Aber darüber werde ich euch im nächsten Artikel berichten. Wenn du wissen willst wie es weitergeht ...

Kommentar schreiben

Kommentare: 9
  • #1

    Mathias (Montag, 01 Mai 2017 17:39)

    Ich wünsche Dir viel Erfolg und einen langen Atem.
    Du klingst sehr überlegt, es kann alles nur gut gehen.

    P.S.: "Deine" Vanille ist lecker!

  • #2

    Florian Komm (Montag, 01 Mai 2017 22:29)

    Vielen Dank, dass Du den Prozess so transparent machst.

  • #3

    Detlef Behnke (Dienstag, 02 Mai 2017 07:58)

    Hallo Sebastion,
    vielen Dank für deine ausführlichen Informationen.
    Ich wünsche dir ebenfalls viel Kraft und Ausdauer bei deinem, davon bin ich überzeugt, letztendlich erfolgreichen Projekt.Meine Unterstützung hast du!!!

  • #4

    Rosemarie Stapel (Dienstag, 02 Mai 2017 16:54)

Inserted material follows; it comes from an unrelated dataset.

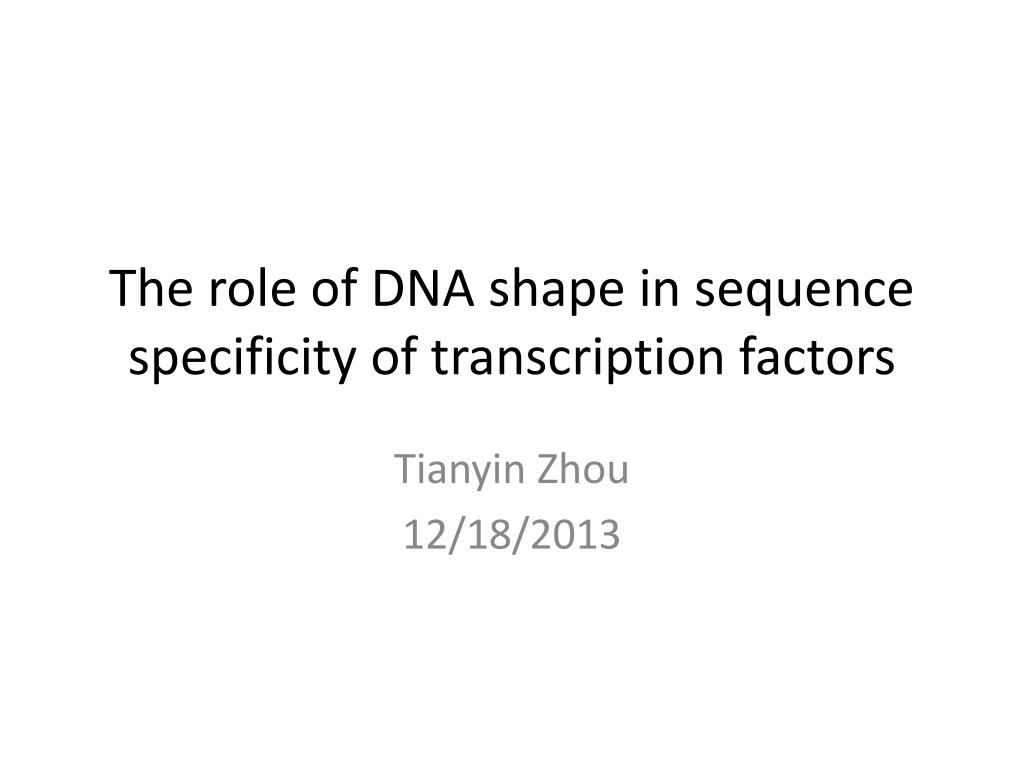 The role of DNA shape in sequence specificity of transcription factors

Tianyin Zhou
12/18/2013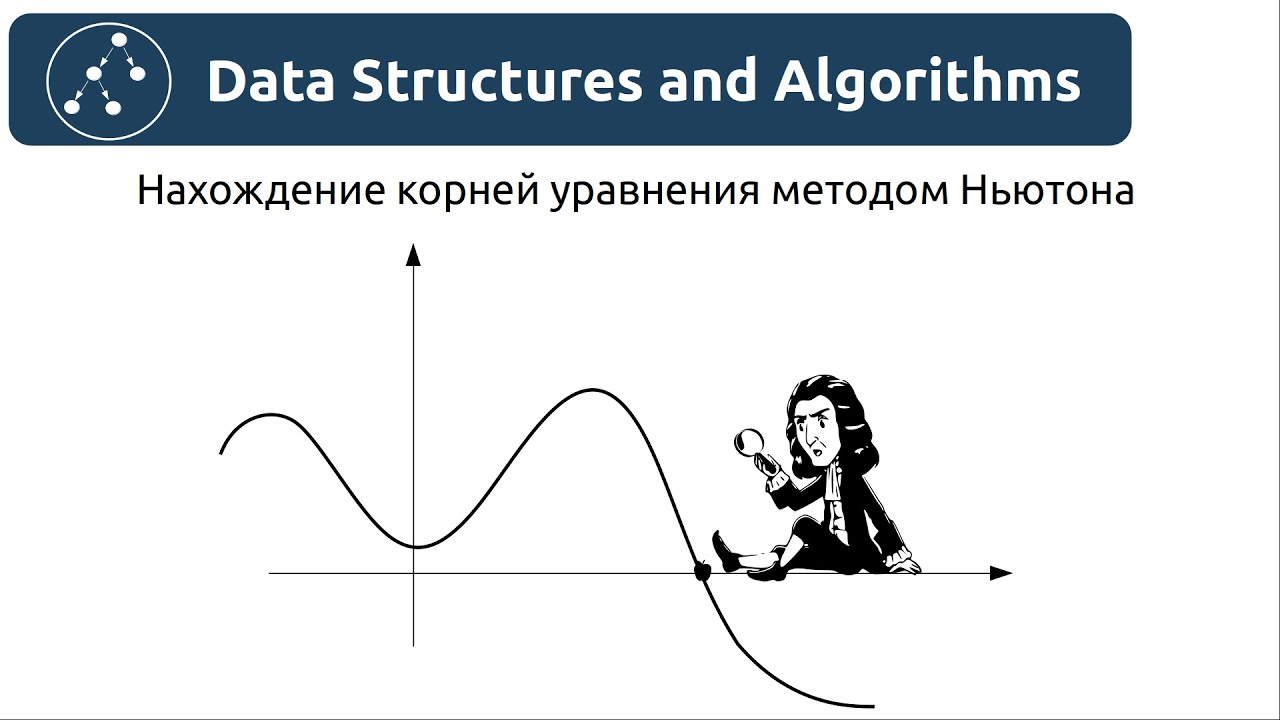 Data Structures and Algorithms

Нахождение корней уравнения методом Ньютона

    "Gut Ding will Weil haben"! Wenn Du weisst, wo Du hin willst, wirst Du das auch schaffen! Halte mich bitte weiter auf dem Laufenden.

  • #5

    Marius (Mittwoch, 03 Mai 2017 12:26)

    Ja, dass ist ein steiniger und langer Weg bis zur Zertifizierung.
    Aber mit Naturland liegst du sicher richtig und das Produkt ist Inspiration und Motivation zugleich.
    Viel Erfolg und Ausdauer!!!
    Marius

  • #6

    Robert (Freitag, 05 Mai 2017 15:13)

    Fantastisch Sebastian ... du arbeitest und erschaffst genau nach den Kriterien die dir und anderen Erfolg garantieren werden. Ich unterstütze deine Arbeit und werde dich über Empfehlung unterstützen.

    Ich wünsche Dir alles Bestmögliche.
    Robert

  • #7

    Norman Bücher (Donnerstag, 11 Mai 2017 20:06)

    Lieber Sebastian,

    vor deinem Durchhaltevermögen und deiner Energie ziehe ich den Hut. Ich finde es bemerkenswert, was du erschaffen hast und welchen Weg du gehst. Mach weiter so.

    Weiterhin viel Kraft und Erfolg,
    Norman

  • #8

    Richard Friedrich (Sonntag, 21 Mai 2017 21:52)

    Hi Basti, du hattest uns damals kurz nach deinem Start geschrieben. Schön, dass es vorangeht. Wir wünschen dir viel Erfolg - ich freu mich drauf mich mit dir auch beim Summit auszutauschen. Beste Grüße - Richard

  • #9

    Annne (Donnerstag, 01 Juni 2017 18:14)

    Hallo Sebastian!
    Danke für die detaillierten Informationen und den Link hierher! Ich finde dein Projekt wirklich Klasse und wünsche dir, dass sich alles nach deinen Vorstellungen entwickelt!